Denn Care- oder Fürsorge-Arbeit ist das Zentrum der Gesellschaft und die Basis jeder Ökonomie. Sie ist oft unsichtbar, in der Regel kaum durch Technik ersetz- oder rationalisierbar, und sie wird zu 80 Prozent von Frauen erledigt. Sie führt, dem Gender Care Gap sei «Dank», zu einer geringeren Rente derjenigen, die sie ausführen. Schließlich erfährt sie allgemein, egal ob sie bezahlt wird oder nicht, wenig Wertschätzung. Ein gutes Drittel aller berufstätigen Frauen ist im Care-Sektor tätig. Die Arbeitsbedingungen sind dort oft schlecht und lassen wenig Selbst-Sorge zu. Diese geschlechtsspezifische Zuweisung – es gibt z.B. 2,6 Millionen Alleinerziehende, 2,2 Millionen davon sind Frauen – hat auch viel mit dementsprechend hinleitender Erziehung zu tun, die bereits bei Kleinkindern einsetzt. Der «Care Gap beginnt im Kinderzimmer», so die Autor*innen in ihrem zweiten Kapitel.

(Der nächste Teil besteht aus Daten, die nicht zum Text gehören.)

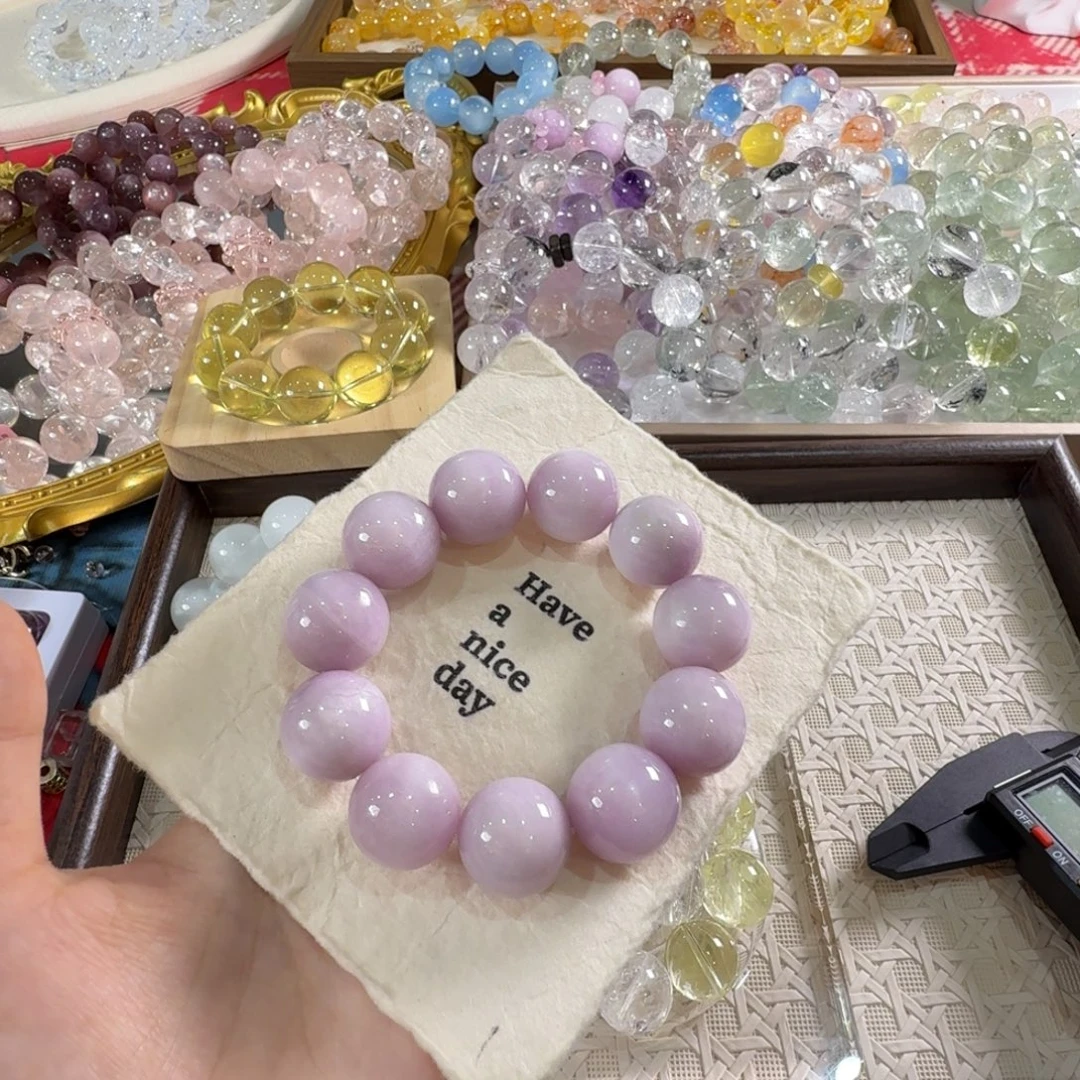 .***.未镶嵌手链水晶紫锂辉19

So lassen sich die mit etlichen Zahlen unterfütterten Hauptthemen des Buches «Equal Care» zusammenfassen. Verlan und Schnerring, die 2014 das immens erfolgreiche Buch «Die Rosa-Hellblau-Falle. Für eine Kindheit ohne Rollenklischees» verfasst haben, wollen mehr Wertschätzung für Care. Sie streiten für eine andere Erziehung und eine fürsorglichere Arbeitswelt. Ihre zentrale These lautet, dass es Emanzipation nur geben wird und kann, wenn die Sorgearbeit gesellschaftlich und privat mehr und neu zwischen Frauen und Männern umverteilt wird. Dazu gehört auch, die Spielregeln und Praxis bewusster oder unbewusster geschlechtlicher Normierung durch und in Erziehung unter die Lupe zu nehmen, Gendermarketing und die große Bedeutung von Sprache zu untersuchen und kritisch zu hinterfragen. Sprache bestimmt und strukturiert das Denken, sie lenkt die Assoziationen und Gefühle.

Ein Denken in Care-Belangen und -Anliegen führt auch zu einem anderen, erweiterten Begriff von «Politik», der die bisherige Aufteilung von «privat» und «öffentlich» anders denkt. Verlan und Schnerring nennen ihre Utopie oder ihr Leitbild eine «fürsorgliche Demokratie».

Ihr Buch ist wirklich sehr anschaulich und verständlich geschrieben, und das ist, jenseits der Behandlung des Themas an sich, seine große Stärke. Schwächen des Buches zeigen sich vor allem bei Fragen der Machtverhältnisse: Wer profitiert von der Situation? Warum ist sie überhaupt so, wie es die beiden Autor*innen ja gut und zutreffend beschreiben? Am Beispiel der Ökonomisierung des Gesundheitswesens und anderer Entwicklungen wird deutlich, dass der Staat durchaus kein neutraler Akteur ist. Ist der von ihm aufrechterhaltene ökonomische Gender Gap doch durchaus klar als eine Grundlage des zeitgenössischen kapitalistischen Wirtschaftssystems zu identifizieren. Hier fehlt Verlan und Schnerring für einen radikalen Blick ein wenig der Biss, mit dem sie an anderer Stelle Machtverhältnisse etwa in der Ungleichverteilung von Sorge-Aufgaben und -Arbeit zwischen den Geschlechtern beschreiben. Ihr Resümee bleibt am Ende vor allem ein Praktisches, für Politik und Praxis aller Beteiligten, wenn sie im letzten Kapitel zusammengefasst umreißen, was «Equal Care» bedeuten würde, was noch alles zu tun ist und wie viel noch geändert werden muss. Insgesamt ein wichtiges Buch zu einem umso wichtigeren Thema.

Sascha Verlan / Almut Schnerring: Equal Care – Über Fürsorge und Gesellschaft, Verbrecher Verlag, Berlin 2020, 160 Seiten, 16 EUR.